That's a good point. I would say allow both or neither.

I'll present this point before the proper authorities...


----------



## Psion (Mar 26, 2003)

> * It is a free product, that will have "sons", a bit like Portable Hole Full of Beer and now its "issue 2", Portable Hole Full of Beer II.*




True, but by the same token, the RoE folks could put out there e-zine as a number of like-named modules, like Stygian: Blight in the Wilderness or Stygian: Pig in the City. (or whatever)


----------



## Skade (Mar 26, 2003)

Blacksway said:
			
		

> *You Tell Big Porkies! Its there twice (as is your review!) *




Yeah, I posted this before I was informed that the issues had been approved for reviews.  I should have deleted this when I did that.  Sorry.


----------



## Horacio (Mar 26, 2003)

Psion said:
			
		

> *
> 
> True, but by the same token, the RoE folks could put out there e-zine as a number of like-named modules, like Stygian: Blight in the Wilderness or Stygian: Pig in the City. (or whatever) *




Yup, they can do it. I don't see why not.

Again, what is the difference with Portable Hole and Son of Portable Hole? 

(BTW, Hound, sorry to pick Portable Hole as example. Take it as a praise, it is a product so good that nobody would think of putting it outside the reviews list...)


----------



## Psion (Mar 26, 2003)

Horacio said:
			
		

> *Yup, they can do it. I don't see why not.
> 
> Again, what is the difference with Portable Hole and Son of Portable Hole?
> *




Well, PHFOB has content more like a product vice periodical for one. It does not have much in the way of interviews, company news, or product reviews.


----------



## HellHound (Mar 26, 2003)

Horacio said:
			
		

> *
> 
> Yup, they can do it. I don't see why not.
> 
> ...




To end up saying exactly what was said by Alan, there is a difference between a periodical and a series of products. We do not include reviews except in jest, we don't include interviews, and all the items in a product are thematically linked.
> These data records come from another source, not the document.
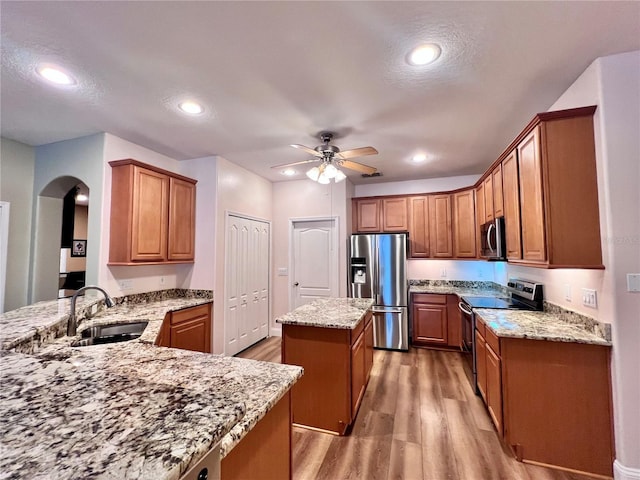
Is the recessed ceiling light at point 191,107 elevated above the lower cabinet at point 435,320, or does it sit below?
above

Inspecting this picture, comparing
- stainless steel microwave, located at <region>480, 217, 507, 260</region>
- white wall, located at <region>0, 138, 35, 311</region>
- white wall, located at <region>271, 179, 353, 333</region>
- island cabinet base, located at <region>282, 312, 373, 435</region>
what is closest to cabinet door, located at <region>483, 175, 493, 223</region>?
stainless steel microwave, located at <region>480, 217, 507, 260</region>

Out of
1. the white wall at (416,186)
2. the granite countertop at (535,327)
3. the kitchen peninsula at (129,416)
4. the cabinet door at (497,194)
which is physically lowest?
the granite countertop at (535,327)

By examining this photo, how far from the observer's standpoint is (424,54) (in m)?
1.78

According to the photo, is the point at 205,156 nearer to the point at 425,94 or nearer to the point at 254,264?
the point at 254,264

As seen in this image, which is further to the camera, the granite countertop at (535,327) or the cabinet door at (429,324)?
the cabinet door at (429,324)

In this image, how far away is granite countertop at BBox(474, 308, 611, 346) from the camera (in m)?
→ 1.86

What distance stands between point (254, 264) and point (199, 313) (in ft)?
4.22

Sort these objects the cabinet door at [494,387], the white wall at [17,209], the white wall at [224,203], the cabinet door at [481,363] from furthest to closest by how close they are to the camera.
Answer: the white wall at [224,203]
the white wall at [17,209]
the cabinet door at [481,363]
the cabinet door at [494,387]

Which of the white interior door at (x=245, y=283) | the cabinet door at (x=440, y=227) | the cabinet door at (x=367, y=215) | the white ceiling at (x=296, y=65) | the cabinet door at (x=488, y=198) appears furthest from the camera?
the cabinet door at (x=367, y=215)

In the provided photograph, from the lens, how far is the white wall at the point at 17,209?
3008 mm

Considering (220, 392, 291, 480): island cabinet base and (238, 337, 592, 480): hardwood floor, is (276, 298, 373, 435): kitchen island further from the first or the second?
(220, 392, 291, 480): island cabinet base

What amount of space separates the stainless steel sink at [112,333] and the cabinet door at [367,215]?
3350 millimetres

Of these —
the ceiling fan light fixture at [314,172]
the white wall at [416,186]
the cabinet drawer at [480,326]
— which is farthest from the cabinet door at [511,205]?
the white wall at [416,186]

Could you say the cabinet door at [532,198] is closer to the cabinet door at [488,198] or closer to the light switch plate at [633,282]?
the light switch plate at [633,282]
Since both Stygian and The Emerald Sage accept material that is NOT thematically linked to the core of the issue (at least according to your submission guidelines that were posted publically, you accept that up to a certain percentage of an issue will be theme-neutral).
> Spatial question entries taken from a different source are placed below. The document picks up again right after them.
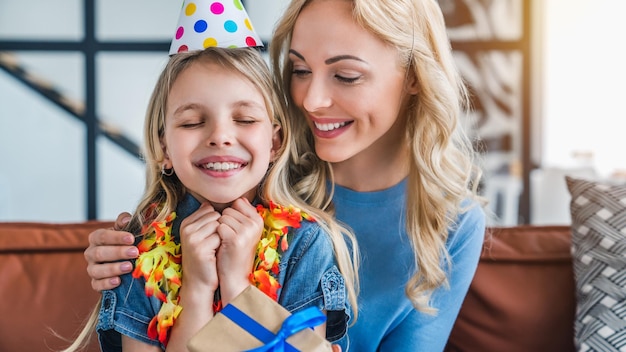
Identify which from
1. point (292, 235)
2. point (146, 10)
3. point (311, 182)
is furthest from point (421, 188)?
point (146, 10)

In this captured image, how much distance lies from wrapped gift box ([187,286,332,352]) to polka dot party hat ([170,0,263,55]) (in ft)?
1.95

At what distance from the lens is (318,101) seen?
1.45 m

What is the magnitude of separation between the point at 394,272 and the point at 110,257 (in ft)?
2.23

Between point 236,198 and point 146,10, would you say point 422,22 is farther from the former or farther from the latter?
point 146,10

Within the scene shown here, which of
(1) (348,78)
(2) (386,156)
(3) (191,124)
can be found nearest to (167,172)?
(3) (191,124)

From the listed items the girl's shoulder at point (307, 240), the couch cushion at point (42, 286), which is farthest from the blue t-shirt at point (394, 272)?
the couch cushion at point (42, 286)

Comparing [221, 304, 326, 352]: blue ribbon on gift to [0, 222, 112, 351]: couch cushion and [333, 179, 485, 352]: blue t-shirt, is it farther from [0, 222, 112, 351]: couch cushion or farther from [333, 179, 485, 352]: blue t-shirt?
[0, 222, 112, 351]: couch cushion

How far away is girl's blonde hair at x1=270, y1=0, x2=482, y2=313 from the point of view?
5.06ft

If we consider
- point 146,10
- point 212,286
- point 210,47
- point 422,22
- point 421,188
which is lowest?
point 212,286

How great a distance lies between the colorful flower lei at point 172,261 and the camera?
4.33 ft

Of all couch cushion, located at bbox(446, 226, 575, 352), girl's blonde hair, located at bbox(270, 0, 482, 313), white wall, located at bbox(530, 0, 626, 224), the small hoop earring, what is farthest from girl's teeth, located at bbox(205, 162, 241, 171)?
white wall, located at bbox(530, 0, 626, 224)

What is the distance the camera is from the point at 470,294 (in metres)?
1.85

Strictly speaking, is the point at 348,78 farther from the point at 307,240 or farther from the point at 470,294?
the point at 470,294

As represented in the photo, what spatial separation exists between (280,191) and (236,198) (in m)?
0.13
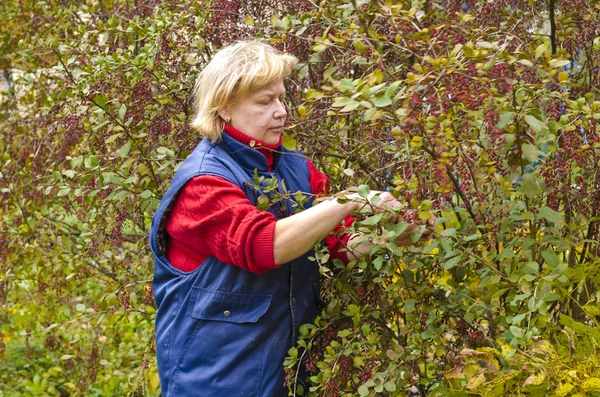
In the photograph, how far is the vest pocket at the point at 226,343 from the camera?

If it is an issue, I think that Portable Hole should be removed from the database instead of making an exception for one periodical while others such as the Stygian and Dragon and Dungeon are not allowed. 

Heck, JUST to prove the point, I will make Son of a Portable Hole into exactly what I said it isn't, I will include product reviews in this one. 

Feh, who cares if it is the top-rated PDF product, IMO opinion that value is also flawed since people almost NEVER review free products accurately, granting much higher numbers to them than they would to an actual pay product.

Anyways, Portable Hole Full of Beer (this product contains no alcohol) will no longer be available as of this Monday.

As an aside, I have nothing against the Emerald Sage, I just feel it is too late to suddenly allow periodicals into the database when it has been stated that they will not be allowed when this request has come up before and when it perhaps may have helped other products' visibility by having reviews posted of it.


----------



## Skade (Mar 26, 2003)

I have to agree that this is a periodical.  I wasn't aware that there were *no* reviews of periodicals, and in fact I had never written a review before.  I have thought about doing reviews at avrious times, but had not.  In this case my decision to post a review was simply that I was excited about the product, and was going to discuss it on the Hive.  This eventually became a running review of tje magazine, on Horade's and Emerald Nights boards, and then I posted it here for anyone who wanted to see it.  Since I had already pretty much written a review I decided to just post it officially.  

So, end result being, this periodical has been added to the review database.  I don't see why they were not in the first place, personally.  IGN.com has reviewed magazines, and monthly comics before, so there is some precedent for periodical reviews.  That is obviously a very different site, and they have moved away from almost all non-game review now.  In any case, if more periodicals are to be added to the reviews database, I will gladly review them.  

As to whether a product gains high marks because it is free, I can't really argue that as I am not other reviewers, and I have only done one review so far.  Personally, I think it does play some small part, but that is to be expected since the first part of every review seems to be its pagecount and layout vs. cost.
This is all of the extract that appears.